━━━━━ Supplied text ━━━━━
To stitch these special designs, you'll need:

These designs are digitized for 12 weight thread, such as Madeira Burmilana (a wool/acrylic blend, which we're using here) or BurmilanaCo (a cotton/acrylic blend). These threads are available from a variety of retailers, including Madeira and The Sewphisticated Stitcher.

Since this thread is thick, you will need a large needle - a size 100 or 110 needle works great. These needles have a slightly larger eye which allows the thread to pass through more easily.

Unless you have an auto threader on your machine, it can sometimes be challenging to thread the needle. Here's a tip: first thread the machine with a length of 40 weight embroidery thread, tie it in a knot around the thick thread, and then pull the 40 weight to lead the thick thread through the eye. Also, you can find needle threading tools at most sewing or craft stores. These work great too.

Pair the fabric with stabilizer as you normally would -- I'm hooping my fabric with one piece of medium weight cutaway stabilizer. Attach the hoop to the machine and embroider the design.
━━━━━
#### Written problem 1:
Check each statement against the embroidery instructions above and answer yes or no, quoting the words that decide it. (a) The designs are digitized for 40 weight thread. (b) A size 100 or 110 needle is suggested for the thick thread. (c) The fabric is hooped with two pieces of stabilizer.
#### Written problem 2:
Pick up the embroidery instructions above after their final sentence and keep writing them.
━━━━━ Provided data ━━━━━
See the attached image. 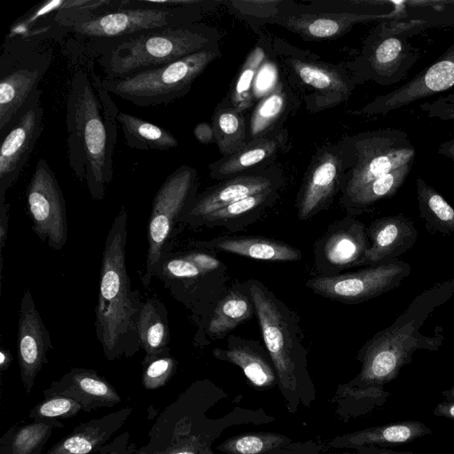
━━━━━
#### Task result 1:
(a) No: "These designs are digitized for 12 weight thread"
(b) Yes: "a size 100 or 110 needle works great"
(c) No: "I'm hooping my fabric with one piece of medium weight cutaway stabilizer"

#### Task result 2:
Note that you may need to decrease the machine's thread tension to accomodate the thread's increased thickness. It's a good idea to test-stitch a design before embroidering it on your project to make sure the finished design is looking the way you want it.

Also, turning down the machine's stitching speed can help to reduce the friction of the thread moving through the needle and minimize thread breaks.

Thick thread can bring wonderful depth and texture to your embroidery projects. Let these specially created thick thread designs bring a unique look to pillows, bags, jacket backs, and lots more!

After sewing a few designs, you may notice fuzz build up under the throat plate and around the needle. This is normal as some fibers of the thread are rubbed off as the thread runs through the needle. Be sure to clean these areas often when using thick thread to keep everything running smoothly.